> [Brief 1]:
Please list every hardship the piece about Denise Richards names as part of a genuinely complicated life.
> [Brief 2]:
Rewrite the paragraph beginning "Except it's not." from the Denise Richards piece as a short bulleted list of its main points.
> [Brief 3]:
In the Denise Richards piece, who raises her kids for her?

> [Passage for review]:
Denise Richards: It’s Complicated


Except it’s not. It’s not complicated in the slightest. It’s about as easy as life can get; money in the bank, nice house, a gaggle of fawning lackeys at your beck and call, a live-in father raising your kids for you and a lucrative TV contract that enables you to spend your whole day choosing outfits, getting tans and dating rock stars. It’s not exactly Sophie’s Choice, is it?

I’d like to see Denise Richards living a genuinely complicated life – rising debts, wayward children, two jobs and the impending threat of a house repossession. Then we’d see just how real reality can be as this pointless, silver spooned pair of tits struggles to come to terms with the fact that she’s not the most important person in the world after all. That, my dear, would be complicated.

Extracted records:

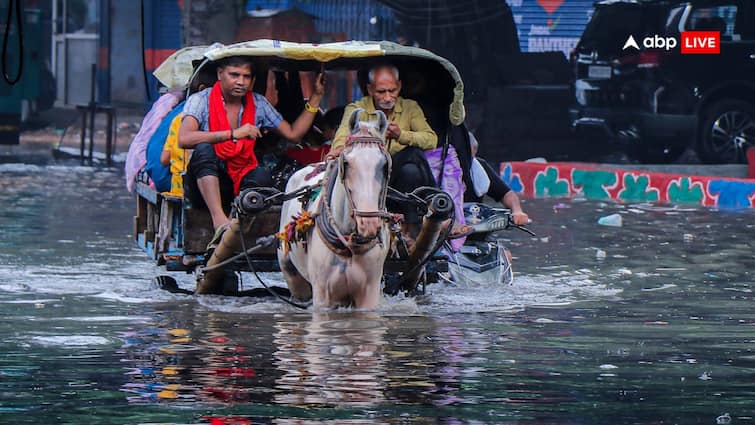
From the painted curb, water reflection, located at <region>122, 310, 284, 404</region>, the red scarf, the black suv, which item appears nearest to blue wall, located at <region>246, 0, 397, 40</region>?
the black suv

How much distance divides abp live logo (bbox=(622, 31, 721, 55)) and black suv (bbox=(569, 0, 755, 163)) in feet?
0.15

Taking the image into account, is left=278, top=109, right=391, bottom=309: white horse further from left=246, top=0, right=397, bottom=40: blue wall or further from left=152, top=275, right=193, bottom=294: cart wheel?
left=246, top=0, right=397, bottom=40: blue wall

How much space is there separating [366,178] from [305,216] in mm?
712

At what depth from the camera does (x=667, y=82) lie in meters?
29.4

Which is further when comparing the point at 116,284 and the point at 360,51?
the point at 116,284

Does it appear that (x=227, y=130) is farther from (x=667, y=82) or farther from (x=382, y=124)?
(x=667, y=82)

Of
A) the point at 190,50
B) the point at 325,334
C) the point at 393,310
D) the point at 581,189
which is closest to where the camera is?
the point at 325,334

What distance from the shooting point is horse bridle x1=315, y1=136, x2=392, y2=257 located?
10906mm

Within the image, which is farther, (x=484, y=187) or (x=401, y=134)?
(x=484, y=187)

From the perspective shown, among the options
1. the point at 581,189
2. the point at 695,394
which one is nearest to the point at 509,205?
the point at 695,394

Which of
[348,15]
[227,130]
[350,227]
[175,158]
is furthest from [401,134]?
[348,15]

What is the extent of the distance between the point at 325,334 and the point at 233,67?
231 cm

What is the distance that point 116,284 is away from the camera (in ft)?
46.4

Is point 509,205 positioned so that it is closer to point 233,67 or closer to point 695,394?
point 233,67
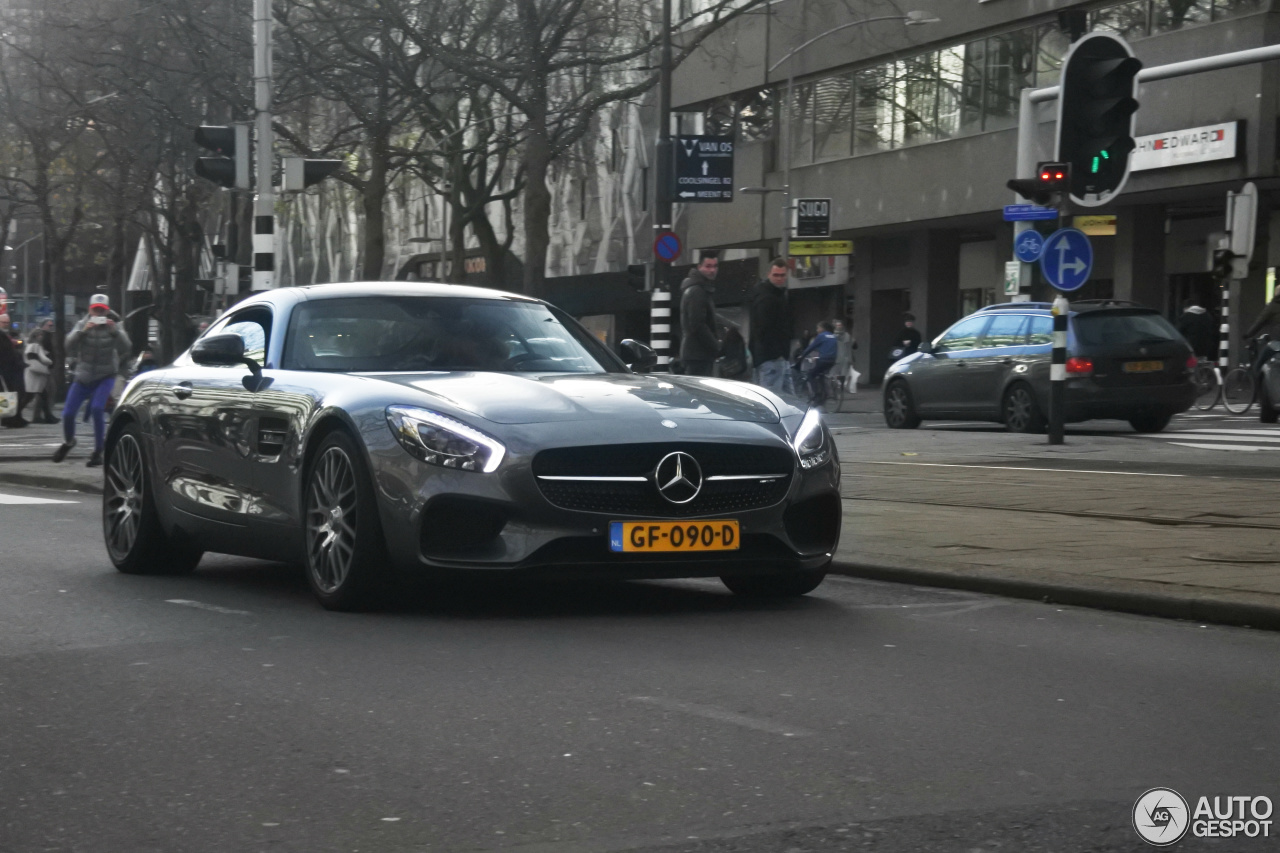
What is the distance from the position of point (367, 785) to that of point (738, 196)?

> [Written response 1]:
- Rising debts
- Wayward children
- Two jobs
- The impending threat of a house repossession

> [Written response 2]:
- Her life is not complicated at all, but about as easy as life can get.
- She has money in the bank and a nice house.
- A gaggle of fawning lackeys is at her beck and call.
- A live-in father raises her kids for her.
- A lucrative TV contract lets her spend the whole day choosing outfits, getting tans and dating rock stars.
- It's not exactly Sophie's Choice.

> [Written response 3]:
A live-in father.